## EXTRACT TO READ
▼

Item 3 | Quantitative and Qualitative Disclosures About Market Risk |
Market risk is the risk of loss arising from adverse changes in market rates and prices. The principal market risks to which we are exposed are NGL, crude oil, natural gas and coal price risks and interest rate risk.
We are also indirectly exposed to the credit risk of our customers and PVR’s customers and lessees. If our customers or PVR’s customers or lessees become financially insolvent, they may not be able to continue to operate or meet their payment obligations.
Price Risk Management
Our price risk management program permits the utilization of derivative financial instruments (such as futures, forwards, option contracts and swaps) to seek to mitigate the price risks associated with fluctuations in natural gas, NGL and crude oil prices as they relate to our anticipated production and PVR’s natural gas midstream business. The derivative financial instruments are placed with major financial institutions that we believe are of minimum credit risk. The fair value of our price risk management assets is significantly affected by fluctuations in the prices of natural gas, NGLs and crude oil.

▲

## LISTED ENTRIES
▼

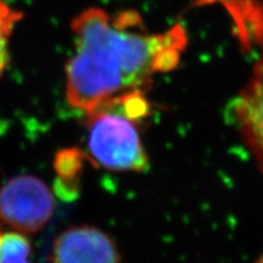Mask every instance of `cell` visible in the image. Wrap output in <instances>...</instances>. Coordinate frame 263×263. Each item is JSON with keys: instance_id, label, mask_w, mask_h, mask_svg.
Instances as JSON below:
<instances>
[{"instance_id": "obj_1", "label": "cell", "mask_w": 263, "mask_h": 263, "mask_svg": "<svg viewBox=\"0 0 263 263\" xmlns=\"http://www.w3.org/2000/svg\"><path fill=\"white\" fill-rule=\"evenodd\" d=\"M134 12L111 17L88 9L72 22L76 51L66 66V95L72 107L89 114L127 91L143 89L151 77L179 64L186 47L180 25L162 33L134 29Z\"/></svg>"}, {"instance_id": "obj_2", "label": "cell", "mask_w": 263, "mask_h": 263, "mask_svg": "<svg viewBox=\"0 0 263 263\" xmlns=\"http://www.w3.org/2000/svg\"><path fill=\"white\" fill-rule=\"evenodd\" d=\"M138 123L126 114L118 97L87 114V160L110 171H145L149 160Z\"/></svg>"}, {"instance_id": "obj_3", "label": "cell", "mask_w": 263, "mask_h": 263, "mask_svg": "<svg viewBox=\"0 0 263 263\" xmlns=\"http://www.w3.org/2000/svg\"><path fill=\"white\" fill-rule=\"evenodd\" d=\"M54 197L34 176H17L0 189V221L25 234L44 228L54 212Z\"/></svg>"}, {"instance_id": "obj_4", "label": "cell", "mask_w": 263, "mask_h": 263, "mask_svg": "<svg viewBox=\"0 0 263 263\" xmlns=\"http://www.w3.org/2000/svg\"><path fill=\"white\" fill-rule=\"evenodd\" d=\"M51 263H121L116 244L106 233L91 226L71 227L55 239Z\"/></svg>"}, {"instance_id": "obj_5", "label": "cell", "mask_w": 263, "mask_h": 263, "mask_svg": "<svg viewBox=\"0 0 263 263\" xmlns=\"http://www.w3.org/2000/svg\"><path fill=\"white\" fill-rule=\"evenodd\" d=\"M238 129L263 173V57L234 101Z\"/></svg>"}, {"instance_id": "obj_6", "label": "cell", "mask_w": 263, "mask_h": 263, "mask_svg": "<svg viewBox=\"0 0 263 263\" xmlns=\"http://www.w3.org/2000/svg\"><path fill=\"white\" fill-rule=\"evenodd\" d=\"M85 154L77 147H68L59 151L54 160L57 172L55 189L61 199L70 201L78 195V186L83 174Z\"/></svg>"}, {"instance_id": "obj_7", "label": "cell", "mask_w": 263, "mask_h": 263, "mask_svg": "<svg viewBox=\"0 0 263 263\" xmlns=\"http://www.w3.org/2000/svg\"><path fill=\"white\" fill-rule=\"evenodd\" d=\"M29 255L31 244L25 235L0 232V263H32Z\"/></svg>"}, {"instance_id": "obj_8", "label": "cell", "mask_w": 263, "mask_h": 263, "mask_svg": "<svg viewBox=\"0 0 263 263\" xmlns=\"http://www.w3.org/2000/svg\"><path fill=\"white\" fill-rule=\"evenodd\" d=\"M22 18V12L11 8L5 2L0 0V76L4 73L8 67L9 42L11 33L20 20Z\"/></svg>"}, {"instance_id": "obj_9", "label": "cell", "mask_w": 263, "mask_h": 263, "mask_svg": "<svg viewBox=\"0 0 263 263\" xmlns=\"http://www.w3.org/2000/svg\"><path fill=\"white\" fill-rule=\"evenodd\" d=\"M257 263H263V255L261 256V257H259V259L257 261Z\"/></svg>"}]
</instances>
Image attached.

▲

## JOBS
**1.** In the market risk disclosure, what kind of institutions hold the derivative financial instruments?
**2.** Continue the market risk disclosure after its last sentence.

## RESULTS BY TASK
**1.** Major financial institutions believed to be of minimum credit risk.

**2.**
For the nine months ended September 30, 2007, we reported a net $22.1 million derivative loss for mark-to-market adjustments. Because during the first quarter of 2006 a large portion of our natural gas derivatives and NGL derivatives no longer qualified for hedge accounting and to increase clarity in our consolidated financial statements, we elected to discontinue hedge accounting prospectively for our remaining and future commodity derivatives beginning May 1, 2006. Consequently, from that date forward, we began recognizing mark-to-market gains and losses in earnings currently, rather than deferring such amounts in accumulated other comprehensive income (shareholders’ equity). The net mark-to-market loss on our outstanding derivatives at April 30, 2006, which was included in accumulated other comprehensive income, will be reported in future earnings through 2008 as the original hedged transactions settle. We expect to recognize hedging losses of $0.2 million for the remainder of 2007 related to settlements of oil and gas segment transactions. PVR expects to recognize hedging losses of $1.2 million for the remainder of 2007 and $5.5 million for 2008 related to settlements of natural gas midstream segment transactions. The discontinuation of hedge accounting will have no impact on our reported cash flows, although future results of operations will be affected by the potential volatility of mark-to-market gains and losses which fluctuate with changes in NGL, oil and gas prices. See the discussion and tables in Note 7 in the Notes to Consolidated Financial Statements for a description of our derivatives program.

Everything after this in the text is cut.